* [To do] Print every entry again exactly, with no pictures.

* [Data shown]
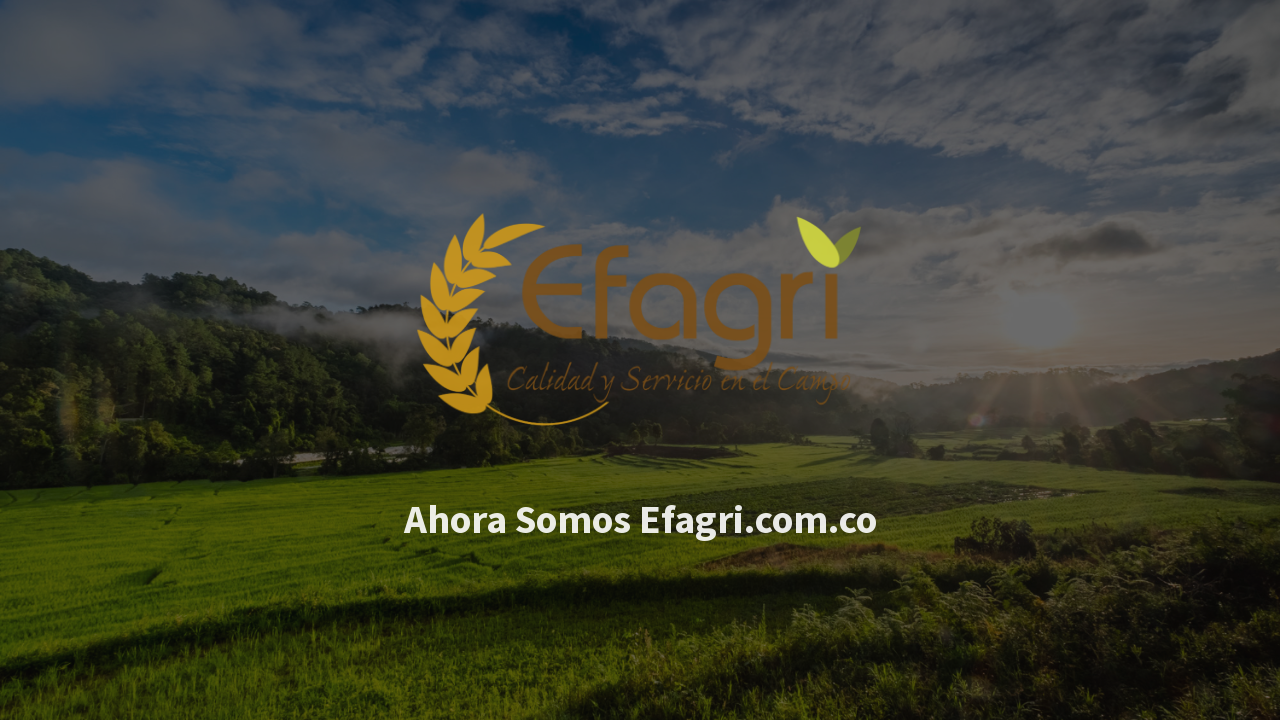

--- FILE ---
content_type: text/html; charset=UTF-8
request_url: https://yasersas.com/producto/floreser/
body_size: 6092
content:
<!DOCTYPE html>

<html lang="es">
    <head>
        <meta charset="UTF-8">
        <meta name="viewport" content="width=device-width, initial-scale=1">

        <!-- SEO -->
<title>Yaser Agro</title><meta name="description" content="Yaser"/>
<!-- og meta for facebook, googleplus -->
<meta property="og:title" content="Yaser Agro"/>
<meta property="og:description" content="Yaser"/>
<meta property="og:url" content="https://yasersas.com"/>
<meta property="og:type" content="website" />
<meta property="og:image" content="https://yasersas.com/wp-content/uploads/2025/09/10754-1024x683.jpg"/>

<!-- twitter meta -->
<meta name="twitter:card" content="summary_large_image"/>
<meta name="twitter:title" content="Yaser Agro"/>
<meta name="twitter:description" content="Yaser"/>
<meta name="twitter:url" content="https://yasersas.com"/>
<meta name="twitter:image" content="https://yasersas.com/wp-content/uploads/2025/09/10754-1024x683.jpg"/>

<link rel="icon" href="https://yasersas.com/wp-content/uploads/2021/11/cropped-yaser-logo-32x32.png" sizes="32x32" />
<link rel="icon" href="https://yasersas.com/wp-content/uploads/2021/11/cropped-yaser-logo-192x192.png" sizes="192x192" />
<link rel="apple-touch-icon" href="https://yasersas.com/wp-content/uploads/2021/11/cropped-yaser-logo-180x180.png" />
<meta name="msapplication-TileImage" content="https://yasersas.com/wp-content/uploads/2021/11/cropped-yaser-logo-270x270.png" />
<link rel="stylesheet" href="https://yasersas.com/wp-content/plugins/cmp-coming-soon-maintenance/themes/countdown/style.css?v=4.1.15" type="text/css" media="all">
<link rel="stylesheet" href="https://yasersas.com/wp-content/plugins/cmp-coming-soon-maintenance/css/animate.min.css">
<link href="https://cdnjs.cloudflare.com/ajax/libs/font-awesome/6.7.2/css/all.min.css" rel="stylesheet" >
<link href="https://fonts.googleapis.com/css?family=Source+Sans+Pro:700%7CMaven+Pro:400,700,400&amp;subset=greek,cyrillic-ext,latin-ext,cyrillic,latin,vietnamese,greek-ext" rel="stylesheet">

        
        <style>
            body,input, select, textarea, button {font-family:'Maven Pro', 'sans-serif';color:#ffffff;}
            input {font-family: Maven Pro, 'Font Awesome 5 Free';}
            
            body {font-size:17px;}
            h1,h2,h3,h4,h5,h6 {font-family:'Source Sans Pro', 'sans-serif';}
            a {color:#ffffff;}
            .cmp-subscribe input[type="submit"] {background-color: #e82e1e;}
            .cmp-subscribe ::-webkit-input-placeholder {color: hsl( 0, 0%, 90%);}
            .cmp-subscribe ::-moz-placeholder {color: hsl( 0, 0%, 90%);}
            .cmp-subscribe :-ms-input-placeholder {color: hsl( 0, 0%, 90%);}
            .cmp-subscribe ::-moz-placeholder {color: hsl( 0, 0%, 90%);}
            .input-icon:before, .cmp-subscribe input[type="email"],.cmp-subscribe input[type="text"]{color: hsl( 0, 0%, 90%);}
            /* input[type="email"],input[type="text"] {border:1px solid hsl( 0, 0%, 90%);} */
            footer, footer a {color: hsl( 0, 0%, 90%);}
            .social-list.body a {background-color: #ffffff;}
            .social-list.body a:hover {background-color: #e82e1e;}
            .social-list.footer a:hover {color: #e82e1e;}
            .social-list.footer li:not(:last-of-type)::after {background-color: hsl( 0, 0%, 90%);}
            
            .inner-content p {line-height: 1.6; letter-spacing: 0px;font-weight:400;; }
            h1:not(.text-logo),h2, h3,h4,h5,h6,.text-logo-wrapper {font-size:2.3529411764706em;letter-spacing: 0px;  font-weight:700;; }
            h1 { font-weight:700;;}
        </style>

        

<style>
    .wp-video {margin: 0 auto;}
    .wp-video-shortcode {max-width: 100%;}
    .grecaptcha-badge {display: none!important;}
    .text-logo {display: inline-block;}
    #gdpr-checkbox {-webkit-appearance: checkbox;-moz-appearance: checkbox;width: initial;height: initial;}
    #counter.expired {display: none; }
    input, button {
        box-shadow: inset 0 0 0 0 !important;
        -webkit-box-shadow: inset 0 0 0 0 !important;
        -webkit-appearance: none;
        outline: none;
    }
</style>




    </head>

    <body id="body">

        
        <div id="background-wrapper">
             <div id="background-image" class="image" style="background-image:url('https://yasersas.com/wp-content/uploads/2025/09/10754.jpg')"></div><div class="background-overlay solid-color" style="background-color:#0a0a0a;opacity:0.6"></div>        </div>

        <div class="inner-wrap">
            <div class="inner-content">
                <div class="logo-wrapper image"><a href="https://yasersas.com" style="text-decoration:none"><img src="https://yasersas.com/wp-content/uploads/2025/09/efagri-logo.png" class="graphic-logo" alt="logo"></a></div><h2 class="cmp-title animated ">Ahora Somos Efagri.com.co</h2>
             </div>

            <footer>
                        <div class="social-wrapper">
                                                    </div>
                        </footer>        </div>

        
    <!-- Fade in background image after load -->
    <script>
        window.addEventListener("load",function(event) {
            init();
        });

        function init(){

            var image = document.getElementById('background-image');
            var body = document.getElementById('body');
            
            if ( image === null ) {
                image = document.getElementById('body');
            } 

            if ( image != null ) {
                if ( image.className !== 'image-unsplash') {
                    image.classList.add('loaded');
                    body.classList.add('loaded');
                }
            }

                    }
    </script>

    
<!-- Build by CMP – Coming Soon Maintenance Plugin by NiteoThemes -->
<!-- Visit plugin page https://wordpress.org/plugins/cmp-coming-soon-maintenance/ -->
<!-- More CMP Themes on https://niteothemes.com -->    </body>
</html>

* [Result of the exercise]
--- FILE ---
content_type: text/html; charset=UTF-8
request_url: https://yasersas.com/producto/floreser/
body_size: 6092
content:
<!DOCTYPE html>

<html lang="es">
    <head>
        <meta charset="UTF-8">
        <meta name="viewport" content="width=device-width, initial-scale=1">

        <!-- SEO -->
<title>Yaser Agro</title><meta name="description" content="Yaser"/>
<!-- og meta for facebook, googleplus -->
<meta property="og:title" content="Yaser Agro"/>
<meta property="og:description" content="Yaser"/>
<meta property="og:url" content="https://yasersas.com"/>
<meta property="og:type" content="website" />
<meta property="og:image" content="https://yasersas.com/wp-content/uploads/2025/09/10754-1024x683.jpg"/>

<!-- twitter meta -->
<meta name="twitter:card" content="summary_large_image"/>
<meta name="twitter:title" content="Yaser Agro"/>
<meta name="twitter:description" content="Yaser"/>
<meta name="twitter:url" content="https://yasersas.com"/>
<meta name="twitter:image" content="https://yasersas.com/wp-content/uploads/2025/09/10754-1024x683.jpg"/>

<link rel="icon" href="https://yasersas.com/wp-content/uploads/2021/11/cropped-yaser-logo-32x32.png" sizes="32x32" />
<link rel="icon" href="https://yasersas.com/wp-content/uploads/2021/11/cropped-yaser-logo-192x192.png" sizes="192x192" />
<link rel="apple-touch-icon" href="https://yasersas.com/wp-content/uploads/2021/11/cropped-yaser-logo-180x180.png" />
<meta name="msapplication-TileImage" content="https://yasersas.com/wp-content/uploads/2021/11/cropped-yaser-logo-270x270.png" />
<link rel="stylesheet" href="https://yasersas.com/wp-content/plugins/cmp-coming-soon-maintenance/themes/countdown/style.css?v=4.1.15" type="text/css" media="all">
<link rel="stylesheet" href="https://yasersas.com/wp-content/plugins/cmp-coming-soon-maintenance/css/animate.min.css">
<link href="https://cdnjs.cloudflare.com/ajax/libs/font-awesome/6.7.2/css/all.min.css" rel="stylesheet" >
<link href="https://fonts.googleapis.com/css?family=Source+Sans+Pro:700%7CMaven+Pro:400,700,400&amp;subset=greek,cyrillic-ext,latin-ext,cyrillic,latin,vietnamese,greek-ext" rel="stylesheet">

        
        <style>
            body,input, select, textarea, button {font-family:'Maven Pro', 'sans-serif';color:#ffffff;}
            input {font-family: Maven Pro, 'Font Awesome 5 Free';}
            
            body {font-size:17px;}
            h1,h2,h3,h4,h5,h6 {font-family:'Source Sans Pro', 'sans-serif';}
            a {color:#ffffff;}
            .cmp-subscribe input[type="submit"] {background-color: #e82e1e;}
            .cmp-subscribe ::-webkit-input-placeholder {color: hsl( 0, 0%, 90%);}
            .cmp-subscribe ::-moz-placeholder {color: hsl( 0, 0%, 90%);}
            .cmp-subscribe :-ms-input-placeholder {color: hsl( 0, 0%, 90%);}
            .cmp-subscribe ::-moz-placeholder {color: hsl( 0, 0%, 90%);}
            .input-icon:before, .cmp-subscribe input[type="email"],.cmp-subscribe input[type="text"]{color: hsl( 0, 0%, 90%);}
            /* input[type="email"],input[type="text"] {border:1px solid hsl( 0, 0%, 90%);} */
            footer, footer a {color: hsl( 0, 0%, 90%);}
            .social-list.body a {background-color: #ffffff;}
            .social-list.body a:hover {background-color: #e82e1e;}
            .social-list.footer a:hover {color: #e82e1e;}
            .social-list.footer li:not(:last-of-type)::after {background-color: hsl( 0, 0%, 90%);}
            
            .inner-content p {line-height: 1.6; letter-spacing: 0px;font-weight:400;; }
            h1:not(.text-logo),h2, h3,h4,h5,h6,.text-logo-wrapper {font-size:2.3529411764706em;letter-spacing: 0px;  font-weight:700;; }
            h1 { font-weight:700;;}
        </style>

        

<style>
    .wp-video {margin: 0 auto;}
    .wp-video-shortcode {max-width: 100%;}
    .grecaptcha-badge {display: none!important;}
    .text-logo {display: inline-block;}
    #gdpr-checkbox {-webkit-appearance: checkbox;-moz-appearance: checkbox;width: initial;height: initial;}
    #counter.expired {display: none; }
    input, button {
        box-shadow: inset 0 0 0 0 !important;
        -webkit-box-shadow: inset 0 0 0 0 !important;
        -webkit-appearance: none;
        outline: none;
    }
</style>




    </head>

    <body id="body">

        
        <div id="background-wrapper">
             <div id="background-image" class="image" style="background-image:url('https://yasersas.com/wp-content/uploads/2025/09/10754.jpg')"></div><div class="background-overlay solid-color" style="background-color:#0a0a0a;opacity:0.6"></div>        </div>

        <div class="inner-wrap">
            <div class="inner-content">
                <div class="logo-wrapper image"><a href="https://yasersas.com" style="text-decoration:none"><img src="https://yasersas.com/wp-content/uploads/2025/09/efagri-logo.png" class="graphic-logo" alt="logo"></a></div><h2 class="cmp-title animated ">Ahora Somos Efagri.com.co</h2>
             </div>

            <footer>
                        <div class="social-wrapper">
                                                    </div>
                        </footer>        </div>

        
    <!-- Fade in background image after load -->
    <script>
        window.addEventListener("load",function(event) {
            init();
        });

        function init(){

            var image = document.getElementById('background-image');
            var body = document.getElementById('body');
            
            if ( image === null ) {
                image = document.getElementById('body');
            } 

            if ( image != null ) {
                if ( image.className !== 'image-unsplash') {
                    image.classList.add('loaded');
                    body.classList.add('loaded');
                }
            }

                    }
    </script>

    
<!-- Build by CMP – Coming Soon Maintenance Plugin by NiteoThemes -->
<!-- Visit plugin page https://wordpress.org/plugins/cmp-coming-soon-maintenance/ -->
<!-- More CMP Themes on https://niteothemes.com -->    </body>
</html>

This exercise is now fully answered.